** Opening EXTRACT PROVIDED block **

My preference for the cold season is inexplicable
at best; maybe it is a stubborn streak, or maybe I
just prefer having the woods and fields largely to
myself, since no winter weather is too rough for me
to go for a walk. Indeed, some dear friends of mine
even nicknamed me for a character on a cartoon, and
while the warlock part doesn’t fit, I do will
happily answer to Winter.
I do not see a reason to be cold and miserable,
or stuffy and sweating in an overheated house.
Indeed, I can always put on enough clothes to stay
warm outside, and I get tired of being cooped up
indoors on all but the worst days. I also love a
good, wet snowfall. Even if I am old enough to know
better, I am still young enough not to care, and I
enjoy a snowball fight, a good sled run on my
ancient wooden straight-front, or just standing and
looking at the clean, soft white blanket that
all too infrequently covers our landscape.
I had to stop and stand in the middle of a field
last year and shout a praise to God when we had the
big—by our standards, anyway—snowfall.
Regardless of the weather, traps have to be
checked daily, and I was halfway through my line
when I was able to see the forest, rather than the
trees, if you will pardon the cliché. Perhaps the
snow as opposed to the snowflakes is more appropos.
I was noticing the snowdrifts against the canal
banks, the way my tires broke down through the white
crust to reveal just more white underneath, and the
occasional proud, stubborn cornstalk standing tall
through the white covering, but I wasn’t noticing
the grandeur of the whole thing.

** Closing EXTRACT PROVIDED block **

__ACTIVITY__
Write the next part of the essay about loving winter, picking up after its last sentence. The material that comes next is separate from this essay about winter.

** Opening RECORDED DATA block **

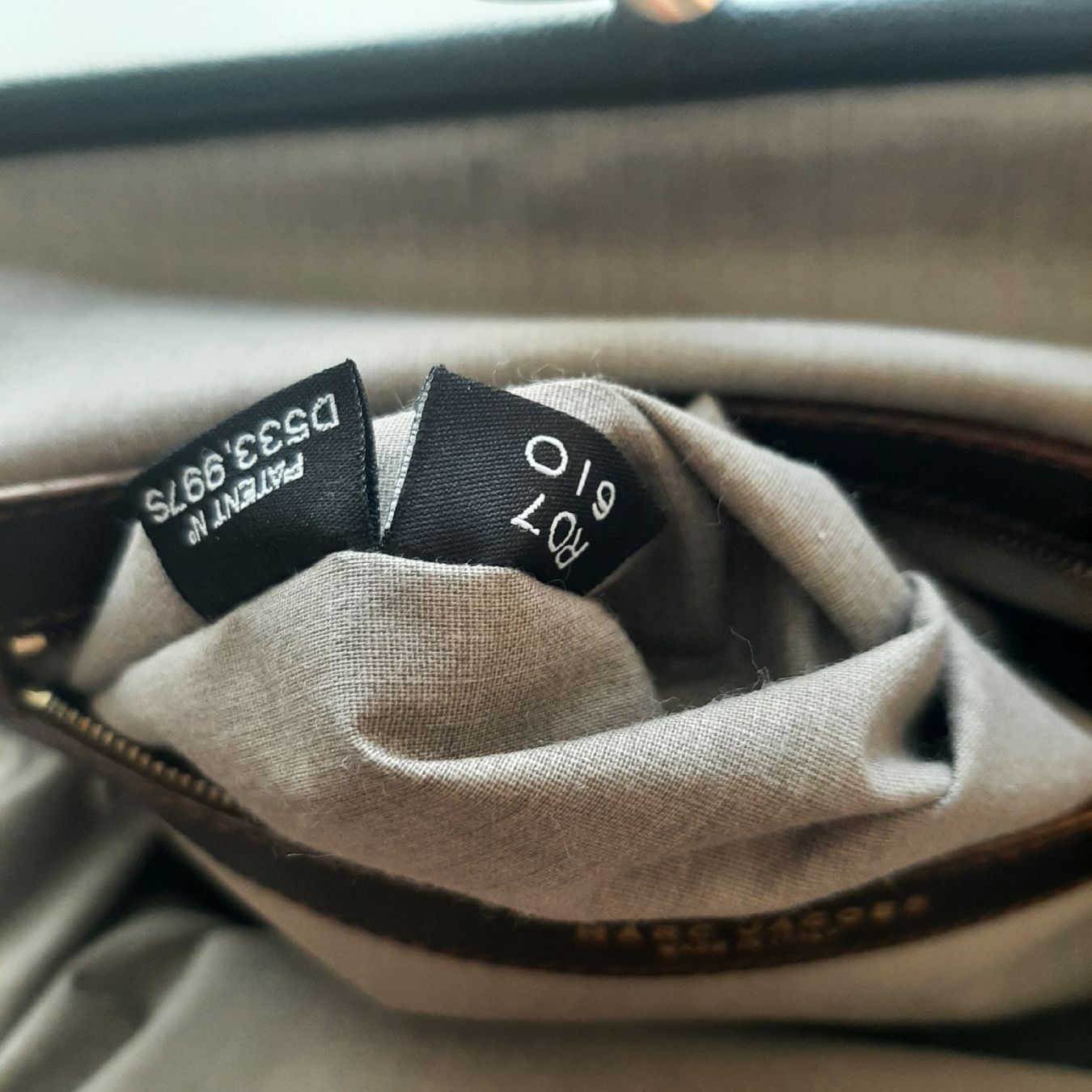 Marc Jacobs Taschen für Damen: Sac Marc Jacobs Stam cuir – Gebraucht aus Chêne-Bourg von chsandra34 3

** Closing RECORDED DATA block **
** Opening RECORDED DATA block **

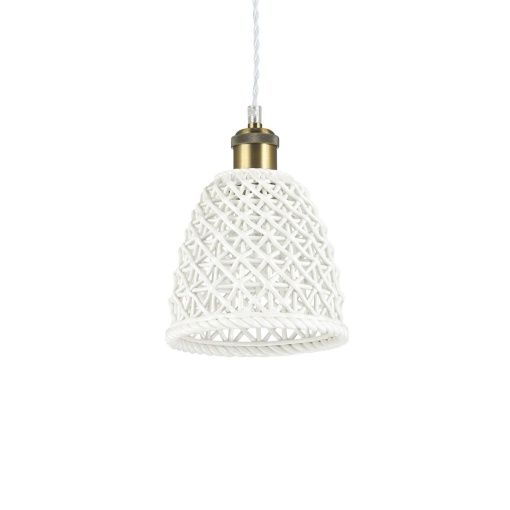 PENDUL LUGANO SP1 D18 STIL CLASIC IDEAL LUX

** Closing RECORDED DATA block **
** Opening RECORDED DATA block **

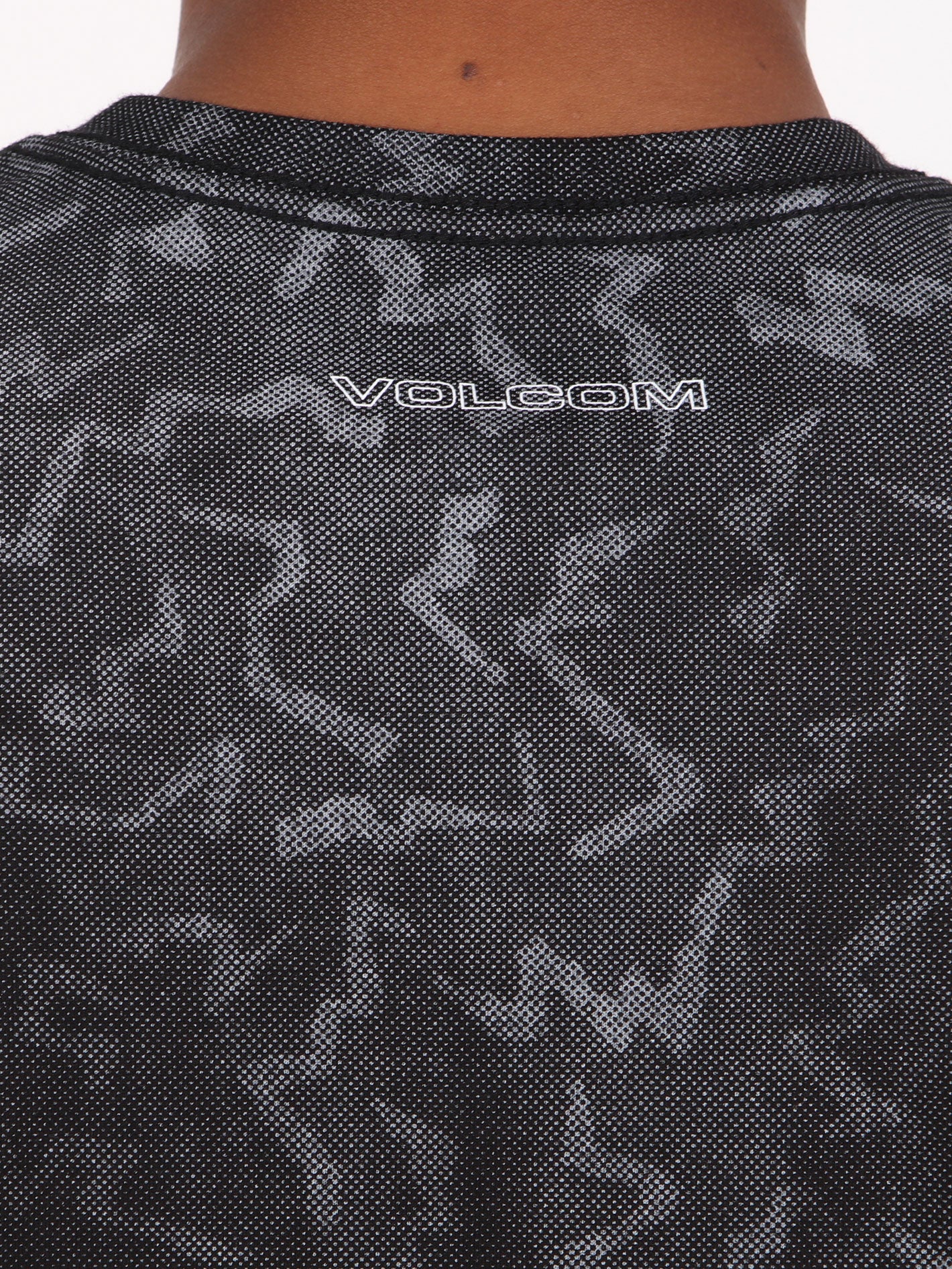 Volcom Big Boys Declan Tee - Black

** Closing RECORDED DATA block **

__EXPECTED ANSWER__
Stopping in the middle of the field road, where
another path hinted at its existence under the cold
white quilt, I stepped out of the truck and for a
moment was truly awestruck. The sky was that almost
painful blue that comes only after a hurricane or a
snowstorm, when all the ill will has been flushed
from the sky and God wants to reassure us that He is
always in control.
I was the only person idiotic enough to be out at
that time of day, and my trail was the first human
path through the field. The pack was heavy enough to
leave plenty of signs of my fellow beasts—hungry
deer headed from oak grove to oak grove, rabbits
zig-zagging in panic, coyotes and foxes following
their respective meals across the stark pure white
that had been gray earth the day before, and would
be black gumbo mud by the next week. In one or two
places something small and furry or slow and
feathered left behind a tiny tragedy in the snow, a
spot of red marring the otherwise near perfection of
the white field.
The day was bitterly, achingly frigid, and my
lungs hurt to breathe. My bedraggled furburger hat
that most folks find so amusing was earning its keep
and then some. My fingers hurt, since my warm gloves
had been spotted with something that smelled
sinister which I didn’t want smeared across the
steering wheel.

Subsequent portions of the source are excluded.